Work request: Pictures stay out of the output. Return exactly the lines below from the one with "United States, site archbold_FL-07." down to the one with "MegaDetector max animal confidence: 0.52", both included, and nothing more.

Information shown:
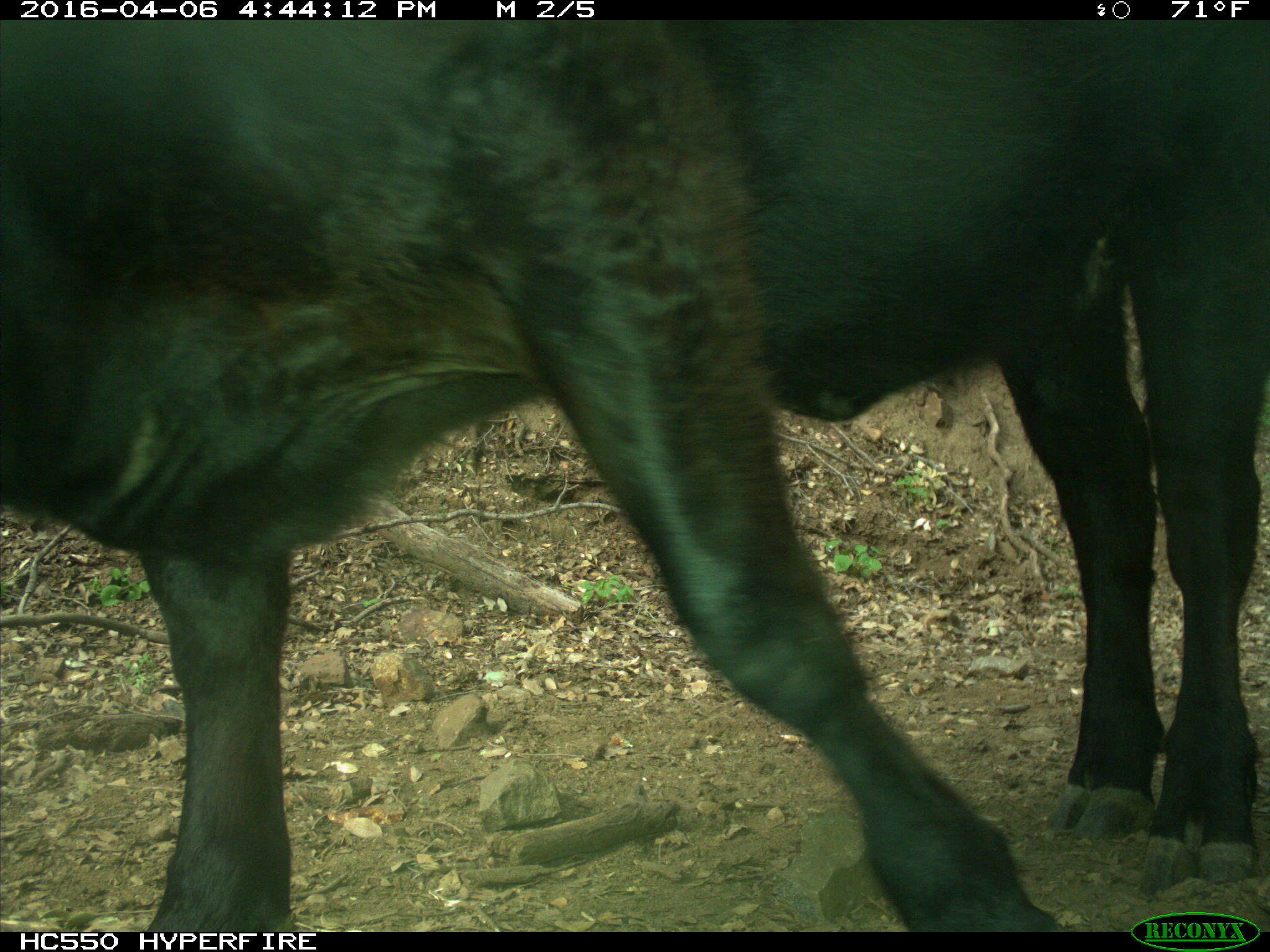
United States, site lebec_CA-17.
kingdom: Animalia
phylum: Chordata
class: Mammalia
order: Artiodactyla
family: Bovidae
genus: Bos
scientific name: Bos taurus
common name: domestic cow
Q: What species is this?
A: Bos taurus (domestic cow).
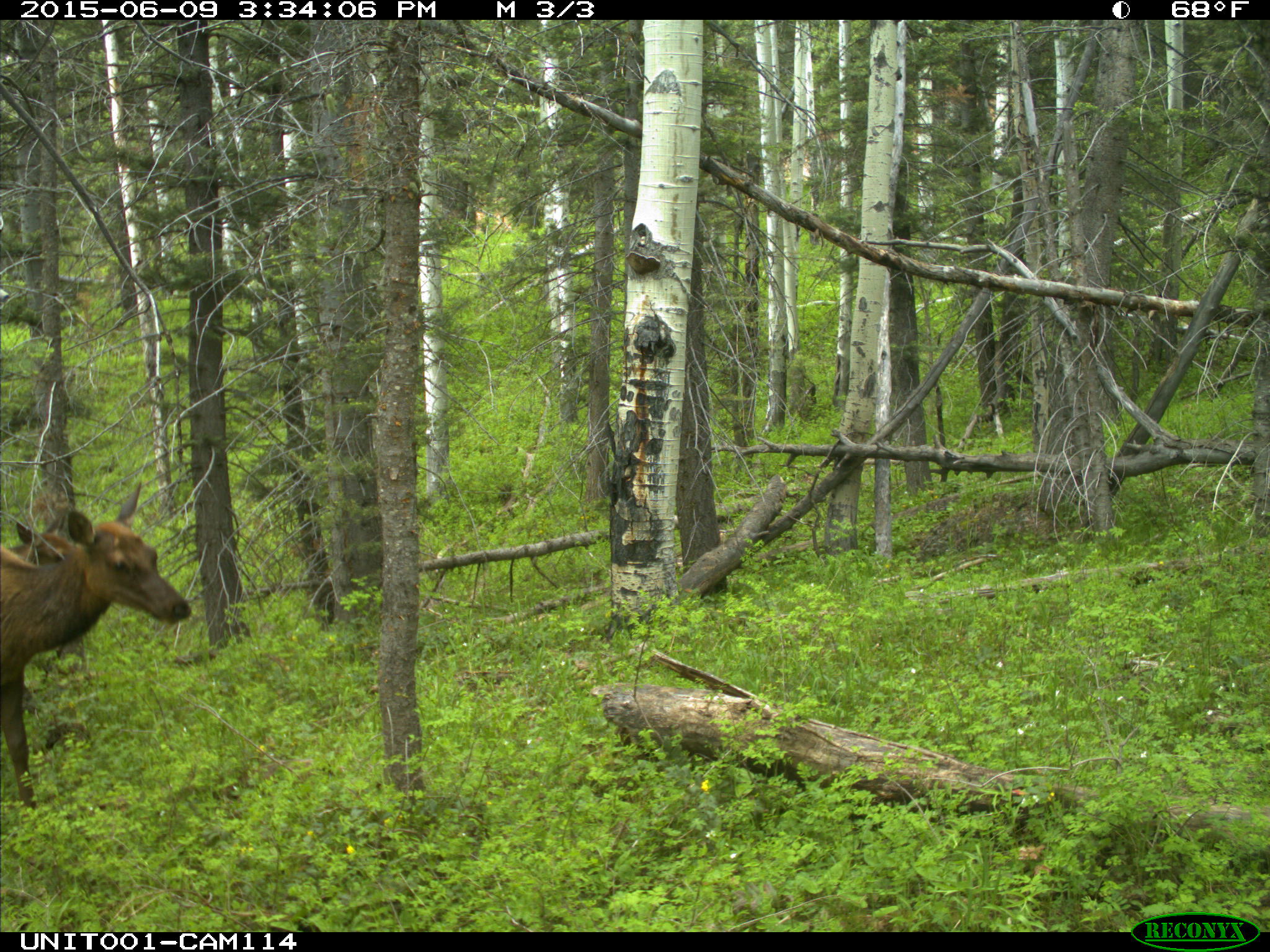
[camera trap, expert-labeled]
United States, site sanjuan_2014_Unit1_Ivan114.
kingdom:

...

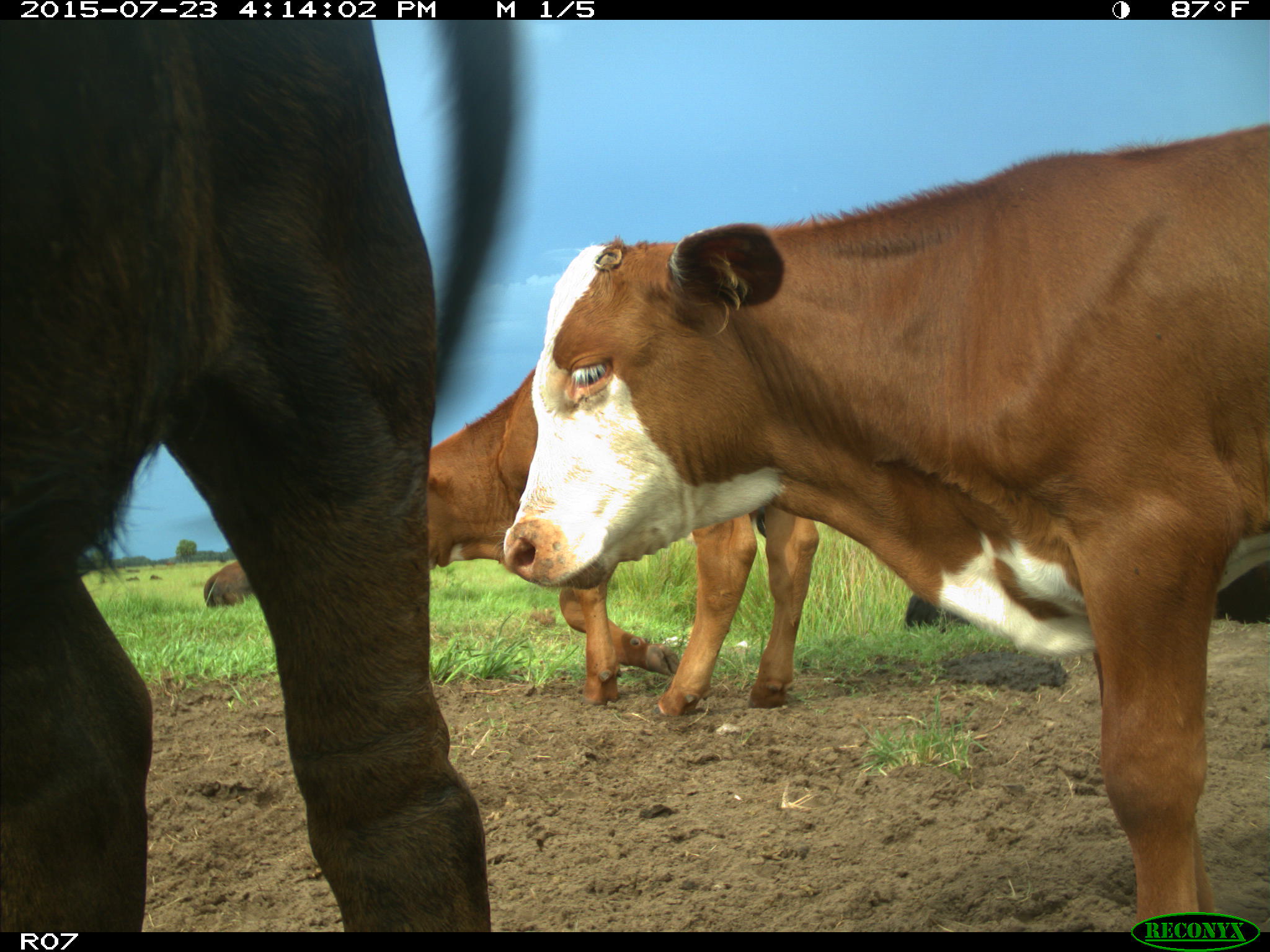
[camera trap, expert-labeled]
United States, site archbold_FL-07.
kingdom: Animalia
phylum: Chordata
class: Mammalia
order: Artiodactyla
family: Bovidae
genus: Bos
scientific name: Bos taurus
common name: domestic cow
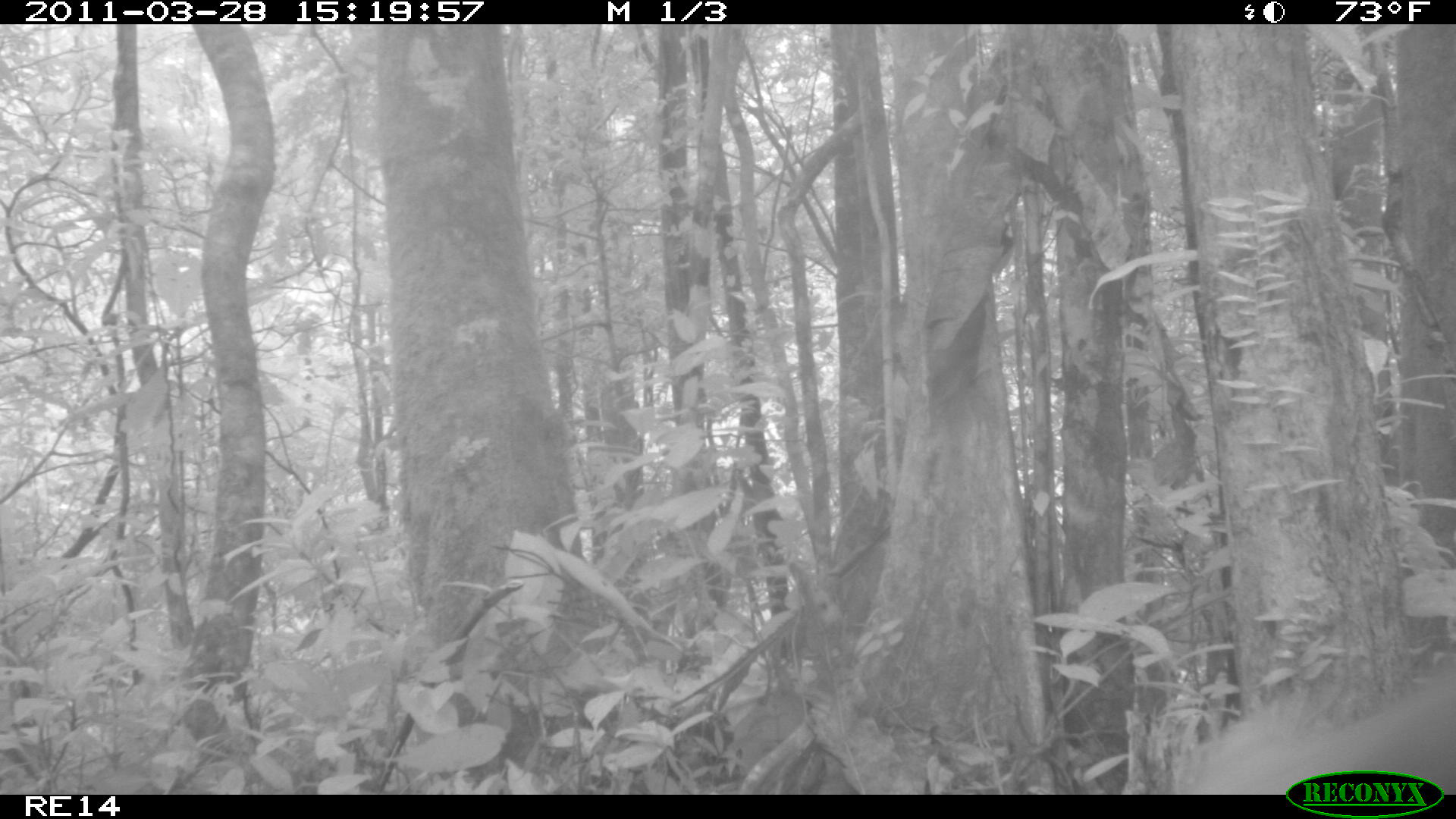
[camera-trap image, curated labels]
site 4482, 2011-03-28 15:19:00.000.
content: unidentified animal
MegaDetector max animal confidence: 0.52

Solved exercise:
United States, site archbold_FL-07.
kingdom: Animalia
phylum: Chordata
class: Mammalia
order: Artiodactyla
family: Bovidae
genus: Bos
scientific name: Bos taurus
common name: domestic cow
[camera-trap image, curated labels]
site 4482, 2011-03-28 15:19:00.000.
content: unidentified animal
MegaDetector max animal confidence: 0.52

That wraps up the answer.